Martin Klukas performing a move

What exactly is People doing moves?

People doing moves is a conscious exploration of our bodies and their habits, which aims to find their hidden potential. The subsequent performing of these moves allows both performers and audience, to better understand physical relationships between bodies, body parts, objects and actions. Important thing is, that People Doing Moves is dedicated to everyone and it supports human bodies. We believe, that people can do and express with their bodies much more than they believe. 

Freedom, language and community

People doing moves wants to prove, that there is no right or wrong. We are all humans, who are moving in their possibilities. We aim to create an international language and its vocabulary consisting of movement. No matter if you want to create a move to enrich your own dance style or you use the move to point on some global problem, important is, that this language is understandable by people from all over the world. 

Nils Löfke performing a move

Currently, we are building the community around the whole concept and spreading the knowledge and collected information via various workshops given to broaden people’s horizons about the perception of their bodies and movement. We believe this can be enriching for high-level dancers as well as for people who have never danced before, when they just want to explore their bodies.

David Voigt performing a move

How to join?

Just start exploring and experimenting. Here are some tasks, which can help you:

Act Now:

• Create a move
• Use your body in unusual and witty ways
• Recognise movements that have relevance to your body
• Recognise an irrelevant movement. Execute it. What do you feel now?

▬▬▬▬▬▬▬▬▬▬

Please answer from the People Doing Moves page: what kind of international language does the project aim to create?

▬▬▬▬▬▬▬▬▬▬

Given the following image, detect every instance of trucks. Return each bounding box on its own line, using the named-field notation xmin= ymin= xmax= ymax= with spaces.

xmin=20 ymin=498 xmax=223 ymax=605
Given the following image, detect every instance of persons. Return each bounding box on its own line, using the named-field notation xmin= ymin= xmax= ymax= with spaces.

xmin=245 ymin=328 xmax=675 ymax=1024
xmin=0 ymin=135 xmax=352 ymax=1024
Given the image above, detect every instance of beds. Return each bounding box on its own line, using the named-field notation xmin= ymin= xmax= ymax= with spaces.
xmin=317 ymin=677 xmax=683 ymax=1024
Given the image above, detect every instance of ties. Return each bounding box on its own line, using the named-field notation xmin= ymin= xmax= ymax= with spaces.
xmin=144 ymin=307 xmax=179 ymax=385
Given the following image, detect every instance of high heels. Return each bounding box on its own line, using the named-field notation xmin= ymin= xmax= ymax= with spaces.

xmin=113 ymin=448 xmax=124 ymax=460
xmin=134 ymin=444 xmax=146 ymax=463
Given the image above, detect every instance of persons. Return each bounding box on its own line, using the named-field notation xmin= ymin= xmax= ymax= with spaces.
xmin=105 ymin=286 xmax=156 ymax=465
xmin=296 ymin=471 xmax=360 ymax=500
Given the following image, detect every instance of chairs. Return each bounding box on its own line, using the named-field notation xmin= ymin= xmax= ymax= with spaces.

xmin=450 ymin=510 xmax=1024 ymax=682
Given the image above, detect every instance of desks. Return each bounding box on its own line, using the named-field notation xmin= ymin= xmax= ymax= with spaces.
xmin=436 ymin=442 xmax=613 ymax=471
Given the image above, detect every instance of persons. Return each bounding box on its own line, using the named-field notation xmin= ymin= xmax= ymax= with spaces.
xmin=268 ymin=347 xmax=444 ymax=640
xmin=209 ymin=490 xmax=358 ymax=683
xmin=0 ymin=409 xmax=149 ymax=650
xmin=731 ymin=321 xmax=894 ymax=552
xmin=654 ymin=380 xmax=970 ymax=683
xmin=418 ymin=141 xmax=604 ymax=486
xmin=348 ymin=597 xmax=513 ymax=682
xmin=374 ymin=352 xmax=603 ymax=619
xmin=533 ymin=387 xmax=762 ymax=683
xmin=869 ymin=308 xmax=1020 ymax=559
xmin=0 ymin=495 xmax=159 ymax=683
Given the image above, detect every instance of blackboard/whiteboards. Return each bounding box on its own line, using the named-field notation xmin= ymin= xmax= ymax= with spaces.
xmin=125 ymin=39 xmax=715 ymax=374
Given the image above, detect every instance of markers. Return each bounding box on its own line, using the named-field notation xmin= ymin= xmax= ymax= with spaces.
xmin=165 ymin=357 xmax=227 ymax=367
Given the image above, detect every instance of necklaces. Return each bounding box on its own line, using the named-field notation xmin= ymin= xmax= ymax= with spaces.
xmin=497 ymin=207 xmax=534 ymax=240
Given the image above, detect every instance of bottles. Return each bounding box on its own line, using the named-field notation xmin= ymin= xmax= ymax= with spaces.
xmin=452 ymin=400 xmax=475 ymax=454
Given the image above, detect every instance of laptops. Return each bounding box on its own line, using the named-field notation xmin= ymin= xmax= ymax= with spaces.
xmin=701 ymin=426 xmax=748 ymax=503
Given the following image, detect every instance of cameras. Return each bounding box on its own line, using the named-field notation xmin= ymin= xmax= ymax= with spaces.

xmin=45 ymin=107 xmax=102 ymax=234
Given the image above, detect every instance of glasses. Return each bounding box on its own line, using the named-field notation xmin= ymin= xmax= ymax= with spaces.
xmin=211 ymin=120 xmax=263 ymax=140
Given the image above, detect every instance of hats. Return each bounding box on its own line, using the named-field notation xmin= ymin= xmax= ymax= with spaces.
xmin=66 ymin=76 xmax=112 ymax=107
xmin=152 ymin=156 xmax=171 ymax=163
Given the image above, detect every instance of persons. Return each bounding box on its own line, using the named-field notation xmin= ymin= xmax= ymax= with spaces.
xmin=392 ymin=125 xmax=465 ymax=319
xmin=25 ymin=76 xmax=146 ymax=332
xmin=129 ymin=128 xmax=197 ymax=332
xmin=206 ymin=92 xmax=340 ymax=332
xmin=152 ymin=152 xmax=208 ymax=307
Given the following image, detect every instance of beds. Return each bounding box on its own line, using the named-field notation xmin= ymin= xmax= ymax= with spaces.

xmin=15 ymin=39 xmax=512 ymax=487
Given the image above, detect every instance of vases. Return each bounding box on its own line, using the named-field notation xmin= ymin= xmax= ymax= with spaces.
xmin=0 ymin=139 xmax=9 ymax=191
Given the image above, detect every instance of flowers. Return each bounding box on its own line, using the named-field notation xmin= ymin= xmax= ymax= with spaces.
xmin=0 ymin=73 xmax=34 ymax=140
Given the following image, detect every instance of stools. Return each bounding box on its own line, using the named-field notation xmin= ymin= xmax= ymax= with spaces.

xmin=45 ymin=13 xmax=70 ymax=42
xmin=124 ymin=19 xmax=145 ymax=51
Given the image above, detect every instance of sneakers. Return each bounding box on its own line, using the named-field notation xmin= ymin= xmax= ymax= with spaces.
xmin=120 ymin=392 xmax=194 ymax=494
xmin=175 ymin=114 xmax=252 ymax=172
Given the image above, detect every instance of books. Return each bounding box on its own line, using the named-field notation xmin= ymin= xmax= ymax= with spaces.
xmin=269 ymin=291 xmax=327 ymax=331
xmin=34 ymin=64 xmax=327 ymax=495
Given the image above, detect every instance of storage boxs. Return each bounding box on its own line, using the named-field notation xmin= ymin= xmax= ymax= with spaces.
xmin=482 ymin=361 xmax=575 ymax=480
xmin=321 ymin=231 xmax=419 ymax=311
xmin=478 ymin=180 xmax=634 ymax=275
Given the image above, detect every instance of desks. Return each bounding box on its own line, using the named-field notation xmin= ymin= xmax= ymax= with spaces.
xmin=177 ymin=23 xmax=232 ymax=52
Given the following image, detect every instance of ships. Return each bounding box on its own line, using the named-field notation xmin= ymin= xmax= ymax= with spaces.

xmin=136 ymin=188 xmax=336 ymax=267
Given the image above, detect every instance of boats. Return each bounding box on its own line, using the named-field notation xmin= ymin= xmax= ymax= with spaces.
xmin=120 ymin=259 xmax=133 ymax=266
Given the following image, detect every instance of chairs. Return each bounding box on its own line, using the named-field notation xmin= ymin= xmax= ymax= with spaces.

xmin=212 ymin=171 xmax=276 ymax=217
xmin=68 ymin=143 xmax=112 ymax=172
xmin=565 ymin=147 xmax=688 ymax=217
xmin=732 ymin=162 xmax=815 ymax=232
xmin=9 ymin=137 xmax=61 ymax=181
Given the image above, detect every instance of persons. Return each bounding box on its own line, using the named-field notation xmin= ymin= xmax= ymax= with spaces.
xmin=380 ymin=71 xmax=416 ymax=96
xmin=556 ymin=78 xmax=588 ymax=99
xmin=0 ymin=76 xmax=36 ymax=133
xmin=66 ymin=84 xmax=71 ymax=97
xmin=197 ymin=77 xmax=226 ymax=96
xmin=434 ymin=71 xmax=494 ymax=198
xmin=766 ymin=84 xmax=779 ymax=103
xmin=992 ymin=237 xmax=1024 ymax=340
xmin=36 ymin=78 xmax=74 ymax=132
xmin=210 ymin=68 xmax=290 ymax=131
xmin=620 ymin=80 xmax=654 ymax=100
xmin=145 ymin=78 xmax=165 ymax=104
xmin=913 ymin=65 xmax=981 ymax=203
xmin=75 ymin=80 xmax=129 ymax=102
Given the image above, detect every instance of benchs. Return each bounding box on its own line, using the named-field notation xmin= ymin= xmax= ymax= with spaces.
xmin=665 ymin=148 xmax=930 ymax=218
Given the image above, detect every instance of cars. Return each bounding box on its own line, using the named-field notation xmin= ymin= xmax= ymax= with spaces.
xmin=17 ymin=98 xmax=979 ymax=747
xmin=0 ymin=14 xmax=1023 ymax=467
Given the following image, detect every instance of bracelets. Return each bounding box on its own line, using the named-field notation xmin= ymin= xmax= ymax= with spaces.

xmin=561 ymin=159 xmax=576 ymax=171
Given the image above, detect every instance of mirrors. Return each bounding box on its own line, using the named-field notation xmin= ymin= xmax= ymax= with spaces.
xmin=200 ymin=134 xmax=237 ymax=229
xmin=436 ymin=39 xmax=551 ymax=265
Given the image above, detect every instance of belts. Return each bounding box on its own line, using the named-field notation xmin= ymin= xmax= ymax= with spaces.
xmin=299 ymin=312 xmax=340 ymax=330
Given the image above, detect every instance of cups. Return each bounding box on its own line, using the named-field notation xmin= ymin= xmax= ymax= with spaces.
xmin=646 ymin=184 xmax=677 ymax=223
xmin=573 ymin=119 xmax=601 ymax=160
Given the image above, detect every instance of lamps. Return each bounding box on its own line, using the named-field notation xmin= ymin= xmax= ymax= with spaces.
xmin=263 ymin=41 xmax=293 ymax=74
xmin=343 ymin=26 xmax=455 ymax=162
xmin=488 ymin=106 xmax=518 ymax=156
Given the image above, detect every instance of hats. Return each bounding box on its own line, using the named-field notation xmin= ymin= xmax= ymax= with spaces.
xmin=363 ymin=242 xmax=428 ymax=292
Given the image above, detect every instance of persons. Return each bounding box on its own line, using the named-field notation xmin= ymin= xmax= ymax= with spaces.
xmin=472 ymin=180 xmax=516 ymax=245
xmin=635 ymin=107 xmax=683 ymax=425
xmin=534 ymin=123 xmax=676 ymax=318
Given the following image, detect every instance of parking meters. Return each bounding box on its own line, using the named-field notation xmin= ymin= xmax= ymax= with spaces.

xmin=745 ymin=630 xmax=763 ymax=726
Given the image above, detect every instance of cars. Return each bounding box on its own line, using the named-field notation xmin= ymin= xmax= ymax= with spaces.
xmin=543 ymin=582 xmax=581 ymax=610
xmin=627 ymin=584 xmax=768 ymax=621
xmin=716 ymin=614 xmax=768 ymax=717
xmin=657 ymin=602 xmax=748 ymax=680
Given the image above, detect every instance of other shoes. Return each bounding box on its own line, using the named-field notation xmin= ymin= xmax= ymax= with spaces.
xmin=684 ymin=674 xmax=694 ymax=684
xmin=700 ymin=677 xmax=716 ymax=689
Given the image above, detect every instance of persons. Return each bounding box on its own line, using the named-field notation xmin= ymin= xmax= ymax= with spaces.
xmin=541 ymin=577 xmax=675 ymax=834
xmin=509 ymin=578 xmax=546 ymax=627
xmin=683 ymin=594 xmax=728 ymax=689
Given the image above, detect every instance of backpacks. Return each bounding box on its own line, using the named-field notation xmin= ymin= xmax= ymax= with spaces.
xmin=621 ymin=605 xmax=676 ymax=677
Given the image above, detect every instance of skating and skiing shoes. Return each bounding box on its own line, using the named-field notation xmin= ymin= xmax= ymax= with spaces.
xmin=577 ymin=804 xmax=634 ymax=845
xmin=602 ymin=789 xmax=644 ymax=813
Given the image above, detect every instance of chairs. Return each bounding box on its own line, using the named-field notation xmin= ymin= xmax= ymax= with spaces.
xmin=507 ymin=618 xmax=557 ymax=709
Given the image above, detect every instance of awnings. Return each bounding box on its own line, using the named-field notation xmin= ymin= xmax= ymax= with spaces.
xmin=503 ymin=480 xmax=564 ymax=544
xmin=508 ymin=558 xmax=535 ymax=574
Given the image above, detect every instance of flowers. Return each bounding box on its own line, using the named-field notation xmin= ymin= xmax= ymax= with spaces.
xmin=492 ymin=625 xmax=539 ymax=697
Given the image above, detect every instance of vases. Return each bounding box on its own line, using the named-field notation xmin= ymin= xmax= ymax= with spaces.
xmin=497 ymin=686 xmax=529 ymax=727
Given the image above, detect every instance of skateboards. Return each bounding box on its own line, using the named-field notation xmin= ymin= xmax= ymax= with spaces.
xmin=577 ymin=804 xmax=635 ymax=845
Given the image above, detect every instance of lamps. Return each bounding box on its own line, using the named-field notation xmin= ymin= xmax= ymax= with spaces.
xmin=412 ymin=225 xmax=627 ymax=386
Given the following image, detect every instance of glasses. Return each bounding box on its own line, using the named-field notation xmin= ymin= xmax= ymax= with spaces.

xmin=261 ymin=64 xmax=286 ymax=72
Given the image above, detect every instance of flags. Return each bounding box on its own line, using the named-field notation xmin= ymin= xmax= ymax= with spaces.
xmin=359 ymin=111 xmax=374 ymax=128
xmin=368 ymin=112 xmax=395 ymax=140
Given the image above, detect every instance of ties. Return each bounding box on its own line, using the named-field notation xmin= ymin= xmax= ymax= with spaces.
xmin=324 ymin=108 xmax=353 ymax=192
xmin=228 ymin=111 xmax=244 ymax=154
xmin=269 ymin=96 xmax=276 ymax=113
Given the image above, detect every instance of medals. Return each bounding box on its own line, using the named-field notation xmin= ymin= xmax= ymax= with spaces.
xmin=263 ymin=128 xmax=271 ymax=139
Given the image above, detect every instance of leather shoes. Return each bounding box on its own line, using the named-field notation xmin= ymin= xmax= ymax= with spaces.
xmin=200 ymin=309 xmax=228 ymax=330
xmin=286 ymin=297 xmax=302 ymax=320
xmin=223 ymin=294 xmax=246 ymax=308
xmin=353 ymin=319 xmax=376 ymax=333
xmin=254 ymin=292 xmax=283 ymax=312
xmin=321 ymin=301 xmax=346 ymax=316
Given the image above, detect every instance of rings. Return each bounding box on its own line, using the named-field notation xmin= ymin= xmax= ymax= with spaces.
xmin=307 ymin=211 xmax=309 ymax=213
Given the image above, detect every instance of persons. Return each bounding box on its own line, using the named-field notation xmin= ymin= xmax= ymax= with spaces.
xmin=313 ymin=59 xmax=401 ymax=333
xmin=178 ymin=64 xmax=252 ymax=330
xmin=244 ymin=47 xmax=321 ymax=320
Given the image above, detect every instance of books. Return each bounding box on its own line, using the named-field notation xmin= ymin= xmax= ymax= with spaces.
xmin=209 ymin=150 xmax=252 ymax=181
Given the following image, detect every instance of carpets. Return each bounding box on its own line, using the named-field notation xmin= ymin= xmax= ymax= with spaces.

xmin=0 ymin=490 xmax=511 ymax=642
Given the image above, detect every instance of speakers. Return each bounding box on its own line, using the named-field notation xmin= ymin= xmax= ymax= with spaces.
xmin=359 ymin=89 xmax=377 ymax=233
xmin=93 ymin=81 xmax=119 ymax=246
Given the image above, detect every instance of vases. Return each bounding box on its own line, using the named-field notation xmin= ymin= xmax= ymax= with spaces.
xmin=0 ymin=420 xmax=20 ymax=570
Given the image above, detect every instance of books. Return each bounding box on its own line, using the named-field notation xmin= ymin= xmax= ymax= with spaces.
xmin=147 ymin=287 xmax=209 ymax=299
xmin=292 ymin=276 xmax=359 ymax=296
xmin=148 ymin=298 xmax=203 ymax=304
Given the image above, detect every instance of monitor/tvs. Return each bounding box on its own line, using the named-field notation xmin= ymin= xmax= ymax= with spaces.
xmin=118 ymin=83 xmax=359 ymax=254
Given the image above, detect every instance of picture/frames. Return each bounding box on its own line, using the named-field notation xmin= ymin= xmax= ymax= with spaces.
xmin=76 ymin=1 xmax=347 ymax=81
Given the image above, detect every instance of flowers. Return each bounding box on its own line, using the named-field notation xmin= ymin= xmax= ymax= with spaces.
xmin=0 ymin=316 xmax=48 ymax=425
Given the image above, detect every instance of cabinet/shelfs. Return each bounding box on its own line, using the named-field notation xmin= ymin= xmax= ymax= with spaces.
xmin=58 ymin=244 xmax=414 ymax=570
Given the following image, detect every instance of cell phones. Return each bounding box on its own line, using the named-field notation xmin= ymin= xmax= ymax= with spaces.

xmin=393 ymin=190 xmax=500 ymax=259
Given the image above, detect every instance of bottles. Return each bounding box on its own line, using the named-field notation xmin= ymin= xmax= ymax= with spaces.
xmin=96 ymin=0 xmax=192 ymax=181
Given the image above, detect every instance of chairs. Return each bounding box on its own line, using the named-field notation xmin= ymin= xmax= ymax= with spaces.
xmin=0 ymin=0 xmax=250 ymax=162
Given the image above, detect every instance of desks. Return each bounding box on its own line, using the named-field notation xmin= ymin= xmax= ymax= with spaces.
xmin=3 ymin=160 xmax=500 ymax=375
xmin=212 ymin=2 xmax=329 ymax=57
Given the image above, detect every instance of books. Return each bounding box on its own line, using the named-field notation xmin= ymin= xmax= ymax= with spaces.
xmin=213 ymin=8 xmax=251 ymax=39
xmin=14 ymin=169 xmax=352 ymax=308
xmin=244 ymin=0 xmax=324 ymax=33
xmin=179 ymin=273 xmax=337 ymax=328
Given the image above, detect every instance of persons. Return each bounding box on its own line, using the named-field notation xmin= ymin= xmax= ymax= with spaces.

▬▬▬▬▬▬▬▬▬▬

:: Solved exercise ::
An international language whose vocabulary consists of movement.